EU regulator approves Johnson & Johnson’s single-shot vaccine

The decision gives the 27-member European Union a fourth vaccine to fight the coronavirus pandemic.

In J&J's 44,000-person global trial, the vaccine was found to be 67 percent effective two weeks after inoculation, the European Medicines Agency said [File: Dado Ruvic/Reuters]

The European Union’s medicines regulator has recommended conditionally approving a single-dose coronavirus vaccine from Johnson & Johnson (J&J), a move that paves the way for the bloc to use a fourth licensed vaccine to curb the pandemic.

The European Medicines Agency (EMA) said on Thursday that it was recommending the vaccine should be authorised “after a thorough evaluation” of J&J’s data found it met the criteria for efficacy, safety and quality.

The United States, Canada and Bahrain have also approved the US company’s shot. South Africa is carrying out an expedited review.

“With this latest positive opinion, authorities across the European Union will have another option to combat the pandemic and protect the lives and health of their citizens,” said Emer Cooke, the EMA’s executive director.

The EMA has already greenlighted vaccines produced by Pfizer-BioNTech, AstraZeneca-Oxford University and Moderna. Three other vaccines are also under “rolling review” by the Amsterdam-based body – Novavax, CureVac and Russia’s Sputnik.

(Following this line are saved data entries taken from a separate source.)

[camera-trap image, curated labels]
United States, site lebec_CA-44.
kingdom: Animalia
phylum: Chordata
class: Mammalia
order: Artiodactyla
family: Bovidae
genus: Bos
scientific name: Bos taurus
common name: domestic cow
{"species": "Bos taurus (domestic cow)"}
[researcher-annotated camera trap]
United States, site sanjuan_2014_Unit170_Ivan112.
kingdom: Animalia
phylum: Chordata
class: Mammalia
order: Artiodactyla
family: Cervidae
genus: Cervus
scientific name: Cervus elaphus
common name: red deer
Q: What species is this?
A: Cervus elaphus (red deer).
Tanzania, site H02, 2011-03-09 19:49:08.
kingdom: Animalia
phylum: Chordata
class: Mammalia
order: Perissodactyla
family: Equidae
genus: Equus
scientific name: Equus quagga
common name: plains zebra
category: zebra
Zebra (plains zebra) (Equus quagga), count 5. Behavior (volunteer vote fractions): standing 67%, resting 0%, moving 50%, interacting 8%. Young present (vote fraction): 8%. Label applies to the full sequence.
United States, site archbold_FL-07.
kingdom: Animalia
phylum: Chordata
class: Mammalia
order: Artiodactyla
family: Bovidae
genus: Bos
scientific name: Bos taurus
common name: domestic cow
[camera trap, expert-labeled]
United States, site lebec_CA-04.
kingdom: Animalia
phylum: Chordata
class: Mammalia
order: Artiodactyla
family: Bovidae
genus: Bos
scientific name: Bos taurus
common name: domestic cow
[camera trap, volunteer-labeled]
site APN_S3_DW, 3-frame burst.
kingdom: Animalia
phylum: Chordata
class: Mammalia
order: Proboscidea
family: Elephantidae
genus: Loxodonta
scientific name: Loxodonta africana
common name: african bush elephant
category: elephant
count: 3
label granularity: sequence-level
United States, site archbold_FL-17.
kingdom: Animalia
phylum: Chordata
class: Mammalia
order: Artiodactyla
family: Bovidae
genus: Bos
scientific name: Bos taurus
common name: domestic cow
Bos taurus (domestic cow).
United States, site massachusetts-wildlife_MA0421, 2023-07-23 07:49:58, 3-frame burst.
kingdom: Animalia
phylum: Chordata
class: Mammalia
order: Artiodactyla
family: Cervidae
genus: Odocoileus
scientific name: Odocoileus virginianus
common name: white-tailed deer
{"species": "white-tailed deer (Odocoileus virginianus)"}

In J&J’s 44,000-person global trial, the vaccine was found to be 67 percent effective two weeks after inoculation, the EMA said.

Though many rival shots have reported a higher protection rate, direct comparison between headline numbers is difficult because their trials had different goals, and J&J’s study was conducted while new, more contagious variants of the virus were circulating.

Its vaccine delivers immunity-building proteins through a weakened version of a common cold virus, similar to AstraZeneca’s shot.

J&J has also used the technology in its EU-approved Ebola vaccine.

‘Landmark moment’

EU conditional marketing authorisation allows a treatment to be sold for a year without full data on its efficacy and side-effects being available.

Final approval by the European Commission is expected soon.

J&J chief scientific officer Paul Stoffels described the EMA’s decision as a “landmark moment” as the world struggles to control the coronavirus pandemic, which has crushed economies and killed more than 2.7 million globally.

The shot, called COVID Vaccine Janssen after the J&J unit that developed it, is hoped to support the EU, where delivery delays from Pfizer and AstraZeneca have harmed supply.

J&J has agreed to deliver at least 200 million doses to the EU this year, including 55 million in the second quarter, with the first shipments expected next month.

Europe is having difficulty taming the virus as a more contagious variant first identified in the United Kingdom rips through the continent.

Italy and France have imposed fresh lockdowns.

Europe ranks far behind countries including Israel, Britain, Chile and the US in the race to roll out vaccines.

For the first time in six weeks, new cases rose across Europe last week – by 9 percent.

The World Health Organization’s European office blamed that surge partly on virus variants, including the one first recorded in the UK, which is believed to be about up to 70 percent more transmissible.